THE strong £ is still the most notable factor in depressing second-hand machinery prices this spring. The effect of sterling linked with ever-increasing pressure on farm incomes is taking its toll as potential buyers (both farmers and dealers) look hard at expenditure within their businesses.

In addition, a simple case of supply and demand is at work. There has already been a large number of sales with a lot of good quality equipment on offer this year. Making a sale stand out in this environment is difficult and smaller ones can suffer as a result.

The increasing trend toward contract farming, either whole farm or just a few operations, plus substantial restructuring of farming businesses continues to create a surplus of machinery. When disposing of kit the auction is still the only true test of the open market and is by far the most efficient way of selling.

While there can be no replacement for the traditional on-farm dispersal sale, the opportunity to hold a joint farm sale can provide a new route of disposal for those with a small amount of good quality machinery to sell.

The alternative for many would be to enter machinery in to a collective sale which is often viewed with suspicion as there is rarely openness with regard to those entering equipment. The possibility of purchasing equipment which may have a hidden problem is amplified in this arena. In contrast, the joint farm sale should offer an opportunity to talk with the previous owner which can often allay those fears.

To this end, the joint farm sale should, as far as possible, include machinery from local farmers whose main intention is to sell rather than simply to test the market. Vendors must also be willing to stand by their machine and talk to prospective buyers. This approach will hopefully maintain the premiums normally achieved only at a genuine dispersal.

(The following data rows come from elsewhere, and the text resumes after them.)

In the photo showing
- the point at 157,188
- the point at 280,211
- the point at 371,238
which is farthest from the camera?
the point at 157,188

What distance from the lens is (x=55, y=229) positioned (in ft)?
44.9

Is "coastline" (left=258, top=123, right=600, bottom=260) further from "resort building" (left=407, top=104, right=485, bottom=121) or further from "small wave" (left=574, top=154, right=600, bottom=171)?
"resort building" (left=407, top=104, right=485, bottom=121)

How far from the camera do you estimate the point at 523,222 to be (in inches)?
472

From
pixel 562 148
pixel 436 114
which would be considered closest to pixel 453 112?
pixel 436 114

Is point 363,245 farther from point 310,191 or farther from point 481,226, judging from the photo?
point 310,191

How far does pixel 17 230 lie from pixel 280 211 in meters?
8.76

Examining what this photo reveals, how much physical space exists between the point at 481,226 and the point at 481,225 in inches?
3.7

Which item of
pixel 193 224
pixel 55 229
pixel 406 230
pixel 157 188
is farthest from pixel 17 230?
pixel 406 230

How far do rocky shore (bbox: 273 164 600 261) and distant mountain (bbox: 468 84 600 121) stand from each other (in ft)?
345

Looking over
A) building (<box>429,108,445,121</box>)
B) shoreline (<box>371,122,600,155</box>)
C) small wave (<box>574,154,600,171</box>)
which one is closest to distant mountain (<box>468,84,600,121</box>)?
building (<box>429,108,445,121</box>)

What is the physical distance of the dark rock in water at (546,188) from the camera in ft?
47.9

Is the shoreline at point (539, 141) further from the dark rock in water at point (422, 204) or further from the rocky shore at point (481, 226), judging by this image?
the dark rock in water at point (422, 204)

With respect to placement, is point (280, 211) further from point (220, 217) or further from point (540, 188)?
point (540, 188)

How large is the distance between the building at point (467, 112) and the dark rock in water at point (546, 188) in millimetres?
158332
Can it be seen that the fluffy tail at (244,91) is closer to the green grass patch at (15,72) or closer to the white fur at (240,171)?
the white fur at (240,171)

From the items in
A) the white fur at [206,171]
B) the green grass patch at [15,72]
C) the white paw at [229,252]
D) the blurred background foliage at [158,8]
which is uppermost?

But there are pros and cons. Vendors must contend with transport costs while auctioneers have the tricky job of finding a suitable location. The sale will still, to a degree, be viewed with suspicion depending on how open the vendors are willing to be. In addition, all parties have to work closely together to ensure its smooth running.

By joining with other vendors costs are spread making the occasion more economical and increasing the budget for marketing the sale itself. In addition, the quality and not just quantity of machinery on offer will help attract buyers from all areas at a time when sales are prevalent and there is real competition for buyers. If things are properly structured, vendors will be encouraged to sell rather than just test the market which is of further benefit to buyers.

Flat-rate commission

The big question is how much will it cost? One option is to level a flat-rate commission and a share of the costs (split in relation to the amount sold) or a simple flat-rate commission with a second tier for reserved machines remaining unsold. These methods are designed to encourage the vendor to be as realistic as possible when selling, either to reduce liability to costs or avoid being charged commission for lots unsold.

The joint farm sale principle is not a new idea, but a reinvention of the collective approach. However, for it to work vendors must be open and realistic in their approach to reap the benefits of strong prices and reduced costs.

It is not to say that the collective sale does not still thrive, but to effectively sell quality machinery at a premium, the joint farm sale principle works. &#42

Richard Bannister advocates joint farm sales to dispose of quality machinery.